I have once again started preparing my two and a half year old son for time without Mummy, Daddy or Grandma and Grandpa. Recently he moved from a class of small, mostly mute, doe-eyed one to two year olds into the more mature and progressive in potty training three year old nursery class where words are spoken in broken sentences and teaching staff are less about cuddles and more about beginning the development of toddler maturity that will see a once crying infant leave the nursery doors as a young child ready to make its way through the education system. The move has not been a good one and in fact, I am again faced with the traumatising dramatics that is the nursery school 'drop off'. We battled this at the start of the nursery initiation for a prolonged period and here we are again. The look of utter distress when he realises that I am leaving him with these people, again! The sudden tightening of his small hand in mine and the scream that seems to come from the depths of his very being. Separation anxiety has once again reared its ugly head.

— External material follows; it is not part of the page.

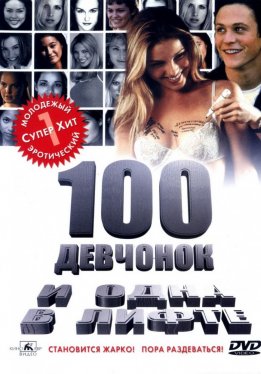 100 девчонок и одна в лифте / 100 Girls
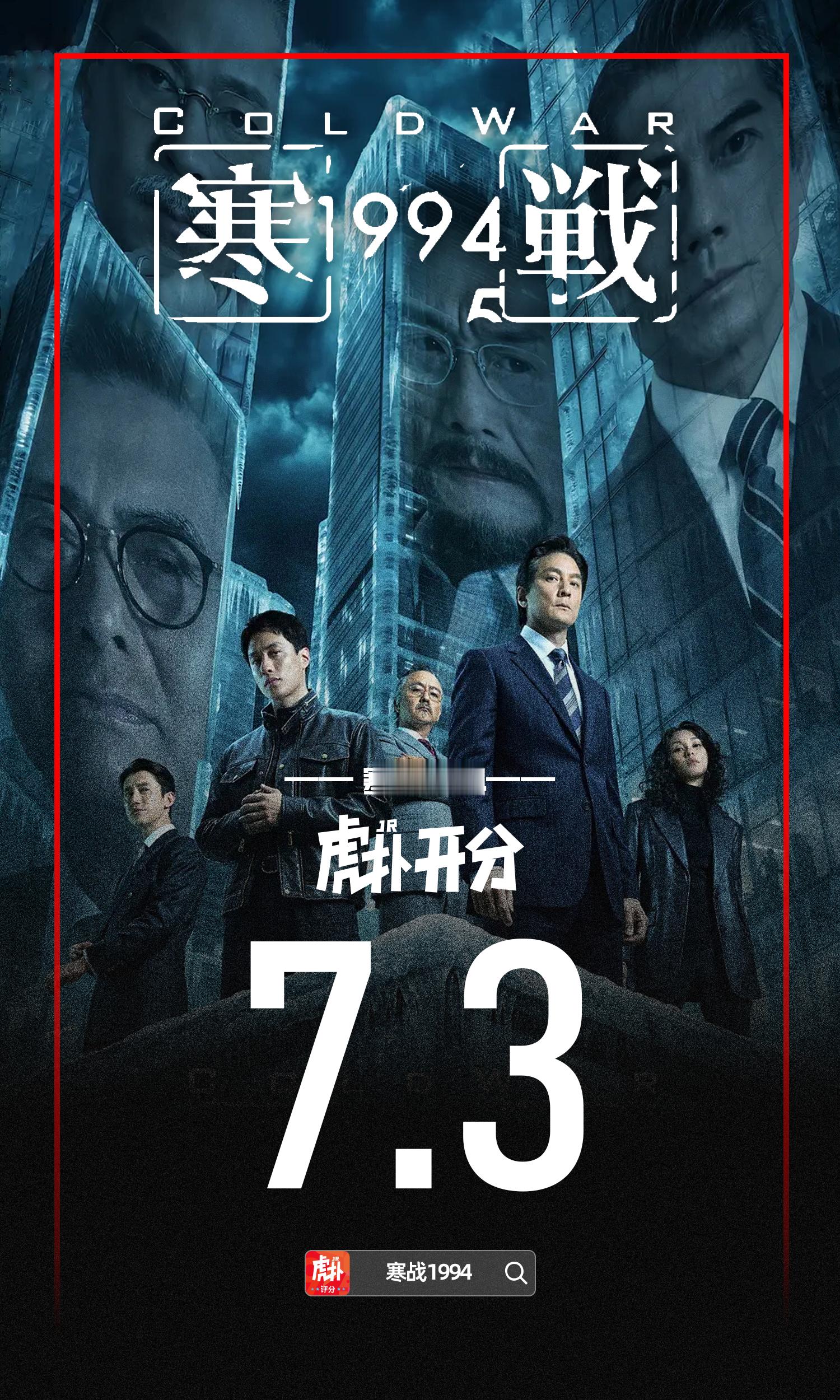 2026年五一档电影虎扑评分出炉：《给阿嬷的情书》9.4分《10间敢死队》8.1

As soon as I strap my two babes into their car seats and begin the journey to school, I deliver a commentary that mostly consists of primary and nursery school positives. Focusing on the latter, I talk of the scrumptious breakfast cereals (cornflakes and weetabix) the other two to three year olds who are desperately waiting to hold his hand and do painting, colouring and reading and the teachers who simply cannot wait to help him with a multitude of fun-filled activities. This carefully delivered verbal massage is my way of preparing the youngest for his new nursery class – same nursery, but new class. The move up a year has revived his feelings of fear and abandonment, it is noticeable as soon we step up to the nursery front door.
My first son seemed to ease into the these transitions with such carefree nonchalance, that I recall wondering at the time if he had any sort of feelings for me at all. Just my luck to have two children on the opposite ends of the attachment spectrum.
My prep work fails miserably every time and nevertheless, I walk away from the nursery feeling a little put out, but to be honest, not greatly distressed. Do I shed a tear as I head off? I don't think so. My boy is in safe hands, he gets to interact with other children of his own age and more importantly, I get to be a person in my own right. I work three days a week and I am determined to take these recent episodes of obvious stress with a pinch of salt. The fact is and remains that even with the tears and sadness I must remain focused on the prize that is my own mental, spiritual and financial emotional stability and this comes with having the best of both - a career and two wonderful children to nurture and develop. Both of my roles are part-time, mother and employee, and at times child and career must pay the price for neither receive my full and undivided attention. There are challenges for parents and guardians across the spectrum of care arrangements. You can never really ‘win’ but I do know that my current set up is the healthiest option for me. My little one may scream at the drop off, but our time together is precious and purposeful, need I say more.